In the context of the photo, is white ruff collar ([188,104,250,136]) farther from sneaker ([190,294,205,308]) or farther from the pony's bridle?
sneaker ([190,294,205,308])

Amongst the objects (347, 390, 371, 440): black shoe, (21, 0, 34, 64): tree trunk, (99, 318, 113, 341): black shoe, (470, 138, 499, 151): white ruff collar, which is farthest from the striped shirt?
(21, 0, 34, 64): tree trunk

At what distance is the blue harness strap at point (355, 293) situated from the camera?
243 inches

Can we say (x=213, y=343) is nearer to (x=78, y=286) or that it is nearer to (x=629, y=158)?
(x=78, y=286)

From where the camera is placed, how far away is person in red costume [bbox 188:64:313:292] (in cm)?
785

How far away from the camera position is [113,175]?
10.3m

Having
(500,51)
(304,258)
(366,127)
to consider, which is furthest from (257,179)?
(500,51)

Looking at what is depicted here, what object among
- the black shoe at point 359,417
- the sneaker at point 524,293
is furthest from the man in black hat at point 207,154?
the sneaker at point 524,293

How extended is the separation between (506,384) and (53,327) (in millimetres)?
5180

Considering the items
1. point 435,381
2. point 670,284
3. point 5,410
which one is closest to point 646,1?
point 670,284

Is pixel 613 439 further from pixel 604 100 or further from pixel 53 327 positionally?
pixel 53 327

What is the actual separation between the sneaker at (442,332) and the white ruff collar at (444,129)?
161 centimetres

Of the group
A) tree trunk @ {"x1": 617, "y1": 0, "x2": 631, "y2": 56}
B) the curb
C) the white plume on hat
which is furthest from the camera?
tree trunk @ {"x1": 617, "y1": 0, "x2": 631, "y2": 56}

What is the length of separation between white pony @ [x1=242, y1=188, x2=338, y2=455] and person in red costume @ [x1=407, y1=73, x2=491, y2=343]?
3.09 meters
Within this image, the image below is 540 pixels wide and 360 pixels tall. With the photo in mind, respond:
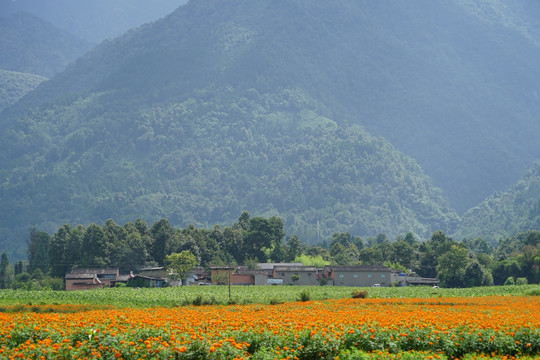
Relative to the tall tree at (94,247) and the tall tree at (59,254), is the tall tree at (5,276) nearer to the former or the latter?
the tall tree at (59,254)

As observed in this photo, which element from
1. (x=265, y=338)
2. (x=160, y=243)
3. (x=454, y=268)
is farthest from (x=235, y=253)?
(x=265, y=338)

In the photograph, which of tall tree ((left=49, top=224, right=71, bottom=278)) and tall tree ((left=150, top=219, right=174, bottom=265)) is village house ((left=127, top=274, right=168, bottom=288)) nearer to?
tall tree ((left=49, top=224, right=71, bottom=278))

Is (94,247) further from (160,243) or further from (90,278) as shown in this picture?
(90,278)

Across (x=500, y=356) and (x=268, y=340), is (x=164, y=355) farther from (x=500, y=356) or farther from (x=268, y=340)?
(x=500, y=356)

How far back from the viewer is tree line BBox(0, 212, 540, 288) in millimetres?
130250

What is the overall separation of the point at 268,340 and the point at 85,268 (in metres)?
123

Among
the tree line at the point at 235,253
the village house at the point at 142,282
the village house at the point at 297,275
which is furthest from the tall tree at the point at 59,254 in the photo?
the village house at the point at 297,275

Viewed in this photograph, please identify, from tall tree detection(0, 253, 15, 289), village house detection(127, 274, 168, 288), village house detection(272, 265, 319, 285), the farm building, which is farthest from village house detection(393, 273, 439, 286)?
tall tree detection(0, 253, 15, 289)

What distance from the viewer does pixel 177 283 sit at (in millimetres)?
134250

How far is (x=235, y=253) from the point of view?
175000mm

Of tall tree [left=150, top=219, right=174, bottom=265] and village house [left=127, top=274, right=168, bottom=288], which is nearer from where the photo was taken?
village house [left=127, top=274, right=168, bottom=288]

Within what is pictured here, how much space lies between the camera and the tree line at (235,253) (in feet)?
427

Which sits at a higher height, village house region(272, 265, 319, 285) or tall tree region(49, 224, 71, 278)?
tall tree region(49, 224, 71, 278)

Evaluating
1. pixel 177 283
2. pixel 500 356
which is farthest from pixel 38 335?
pixel 177 283
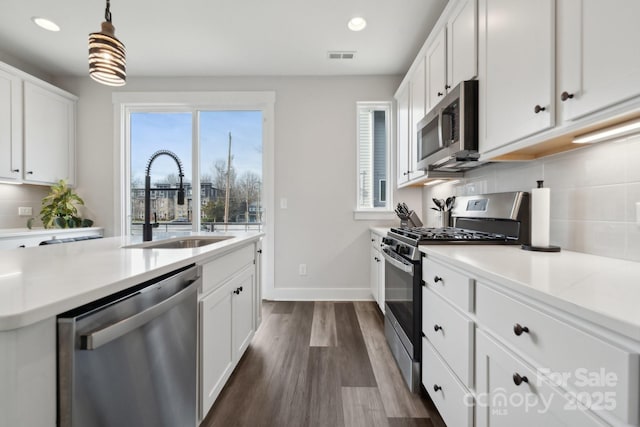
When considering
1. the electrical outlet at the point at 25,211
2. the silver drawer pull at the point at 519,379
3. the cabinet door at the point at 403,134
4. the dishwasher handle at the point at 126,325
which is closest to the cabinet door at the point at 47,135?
the electrical outlet at the point at 25,211

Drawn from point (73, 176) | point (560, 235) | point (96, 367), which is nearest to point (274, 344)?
point (96, 367)

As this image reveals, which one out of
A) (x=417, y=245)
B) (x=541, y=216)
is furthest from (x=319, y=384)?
(x=541, y=216)

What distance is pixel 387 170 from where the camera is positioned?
11.3 ft

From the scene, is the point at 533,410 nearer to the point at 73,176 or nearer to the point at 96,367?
the point at 96,367

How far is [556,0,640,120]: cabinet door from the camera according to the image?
0.79 metres

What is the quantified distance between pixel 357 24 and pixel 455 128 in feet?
4.96

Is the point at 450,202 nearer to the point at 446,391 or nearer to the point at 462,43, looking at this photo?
the point at 462,43

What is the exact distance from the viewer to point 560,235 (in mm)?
1383

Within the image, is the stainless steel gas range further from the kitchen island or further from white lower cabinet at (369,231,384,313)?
the kitchen island

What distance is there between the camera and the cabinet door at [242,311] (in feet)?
5.58

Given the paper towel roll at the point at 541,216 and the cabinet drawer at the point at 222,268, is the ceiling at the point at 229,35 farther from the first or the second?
the cabinet drawer at the point at 222,268

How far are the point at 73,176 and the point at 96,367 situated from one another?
3815 millimetres

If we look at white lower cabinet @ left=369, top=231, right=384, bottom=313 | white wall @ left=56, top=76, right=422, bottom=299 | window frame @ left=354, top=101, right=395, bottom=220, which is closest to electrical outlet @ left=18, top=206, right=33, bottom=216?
white wall @ left=56, top=76, right=422, bottom=299

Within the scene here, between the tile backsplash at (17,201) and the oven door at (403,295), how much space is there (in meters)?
3.94
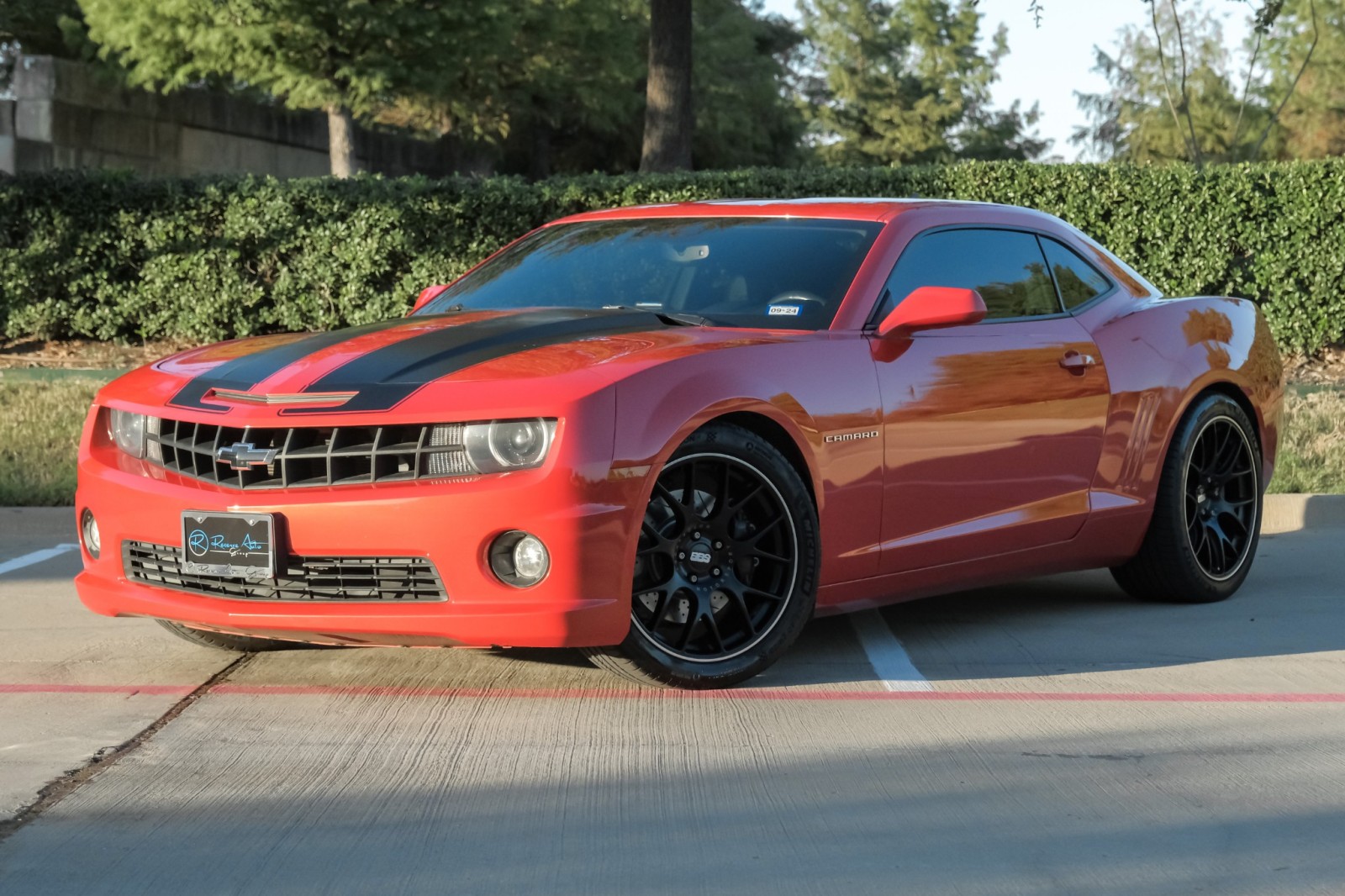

____________

**DIRECTIVE**
Write these lines out as a JSON list of strings, one string per line, omitting blank lines. Leave the pictures out of the list.

**SOLVED EXERCISE**
[
  "In the context of the photo, is white ruff collar ([188,104,250,136]) farther from sneaker ([190,294,205,308]) or farther from the pony's bridle?",
  "sneaker ([190,294,205,308])",
  "Amongst the objects (347, 390, 371, 440): black shoe, (21, 0, 34, 64): tree trunk, (99, 318, 113, 341): black shoe, (470, 138, 499, 151): white ruff collar, which is farthest from the striped shirt?",
  "(21, 0, 34, 64): tree trunk",
  "At what distance is the blue harness strap at point (355, 293) situated from the camera?",
  "243 inches",
  "Can we say (x=213, y=343) is nearer to (x=78, y=286) or that it is nearer to (x=629, y=158)?",
  "(x=78, y=286)",
  "From where the camera is placed, how far away is person in red costume [bbox 188:64:313:292] (in cm)?",
  "785",
  "How far away from the camera position is [113,175]?",
  "10.3m",
  "Having",
  "(500,51)",
  "(304,258)",
  "(366,127)",
  "to consider, which is furthest from (257,179)?",
  "(500,51)",
  "Looking at what is depicted here, what object among",
  "- the black shoe at point 359,417",
  "- the sneaker at point 524,293",
  "is furthest from the man in black hat at point 207,154?",
  "the sneaker at point 524,293",
  "How extended is the separation between (506,384) and (53,327) (in millimetres)?",
  "5180",
  "Considering the items",
  "1. point 435,381",
  "2. point 670,284",
  "3. point 5,410",
  "which one is closest to point 646,1?",
  "point 670,284",
  "Is pixel 613 439 further from pixel 604 100 or further from pixel 53 327 positionally?",
  "pixel 53 327",
  "What is the actual separation between the sneaker at (442,332) and the white ruff collar at (444,129)?",
  "161 centimetres",
  "Of the group",
  "A) tree trunk @ {\"x1\": 617, \"y1\": 0, \"x2\": 631, \"y2\": 56}",
  "B) the curb",
  "C) the white plume on hat",
  "which is furthest from the camera?",
  "tree trunk @ {\"x1\": 617, \"y1\": 0, \"x2\": 631, \"y2\": 56}",
  "What is the length of separation between white pony @ [x1=242, y1=188, x2=338, y2=455] and person in red costume @ [x1=407, y1=73, x2=491, y2=343]?",
  "3.09 meters",
  "Within this image, the image below is 540 pixels wide and 360 pixels tall. With the photo in mind, respond:",
  "Relative to the tall tree at (94,247) and the tall tree at (59,254), is the tall tree at (5,276) nearer to the former or the latter?",
  "the tall tree at (59,254)",
  "As observed in this photo, which element from",
  "1. (x=265, y=338)",
  "2. (x=160, y=243)",
  "3. (x=454, y=268)",
  "is farthest from (x=235, y=253)?",
  "(x=265, y=338)",
  "In the photograph, which of tall tree ((left=49, top=224, right=71, bottom=278)) and tall tree ((left=150, top=219, right=174, bottom=265)) is village house ((left=127, top=274, right=168, bottom=288)) nearer to?",
  "tall tree ((left=49, top=224, right=71, bottom=278))",
  "Is (94,247) further from (160,243) or further from (90,278) as shown in this picture?",
  "(90,278)",
  "Across (x=500, y=356) and (x=268, y=340), is (x=164, y=355) farther from (x=500, y=356) or farther from (x=268, y=340)?",
  "(x=500, y=356)",
  "How far back from the viewer is tree line BBox(0, 212, 540, 288) in millimetres?",
  "130250",
  "What is the overall separation of the point at 268,340 and the point at 85,268 (in metres)?",
  "123",
  "Among",
  "the tree line at the point at 235,253",
  "the village house at the point at 142,282",
  "the village house at the point at 297,275",
  "which is furthest from the tall tree at the point at 59,254 in the photo?",
  "the village house at the point at 297,275",
  "Viewed in this photograph, please identify, from tall tree detection(0, 253, 15, 289), village house detection(127, 274, 168, 288), village house detection(272, 265, 319, 285), the farm building, which is farthest from village house detection(393, 273, 439, 286)?",
  "tall tree detection(0, 253, 15, 289)",
  "What distance from the viewer does pixel 177 283 sit at (in millimetres)?",
  "134250",
  "How far is (x=235, y=253) from the point of view?",
  "175000mm",
  "Of tall tree [left=150, top=219, right=174, bottom=265] and village house [left=127, top=274, right=168, bottom=288], which is nearer from where the photo was taken?",
  "village house [left=127, top=274, right=168, bottom=288]",
  "Within what is pictured here, how much space lies between the camera and the tree line at (235,253) (in feet)?",
  "427",
  "Which sits at a higher height, village house region(272, 265, 319, 285) or tall tree region(49, 224, 71, 278)?",
  "tall tree region(49, 224, 71, 278)",
  "Evaluating",
  "1. pixel 177 283",
  "2. pixel 500 356",
  "which is farthest from pixel 38 335?",
  "pixel 177 283",
  "When considering",
  "1. the electrical outlet at the point at 25,211",
  "2. the silver drawer pull at the point at 519,379",
  "3. the cabinet door at the point at 403,134",
  "4. the dishwasher handle at the point at 126,325",
  "which is closest to the cabinet door at the point at 47,135?",
  "the electrical outlet at the point at 25,211",
  "Drawn from point (73, 176) | point (560, 235) | point (96, 367), which is nearest to point (274, 344)?",
  "point (96, 367)",
  "As this image reveals, which one out of",
  "A) (x=417, y=245)",
  "B) (x=541, y=216)",
  "is furthest from (x=319, y=384)?",
  "(x=541, y=216)",
  "What distance is pixel 387 170 from where the camera is positioned?",
  "11.3 ft",
  "From the scene, is the point at 533,410 nearer to the point at 73,176 or nearer to the point at 96,367?",
  "the point at 96,367",
  "How far is [556,0,640,120]: cabinet door from the camera according to the image?",
  "0.79 metres",
  "What is the quantified distance between pixel 357 24 and pixel 455 128 in feet?",
  "4.96",
  "Is the point at 450,202 nearer to the point at 446,391 or nearer to the point at 462,43, looking at this photo?",
  "the point at 462,43",
  "What is the exact distance from the viewer to point 560,235 (in mm)?",
  "1383",
  "Within the image, is the stainless steel gas range further from the kitchen island or further from white lower cabinet at (369,231,384,313)?",
  "the kitchen island",
  "What distance is there between the camera and the cabinet door at [242,311] (in feet)?",
  "5.58",
  "Given the paper towel roll at the point at 541,216 and the cabinet drawer at the point at 222,268, is the ceiling at the point at 229,35 farther from the first or the second?",
  "the cabinet drawer at the point at 222,268",
  "How far are the point at 73,176 and the point at 96,367 situated from one another?",
  "3815 millimetres",
  "If we look at white lower cabinet @ left=369, top=231, right=384, bottom=313 | white wall @ left=56, top=76, right=422, bottom=299 | window frame @ left=354, top=101, right=395, bottom=220, which is closest to electrical outlet @ left=18, top=206, right=33, bottom=216?",
  "white wall @ left=56, top=76, right=422, bottom=299",
  "Within the scene here, between the tile backsplash at (17,201) and the oven door at (403,295), how much space is there (in meters)?",
  "3.94"
]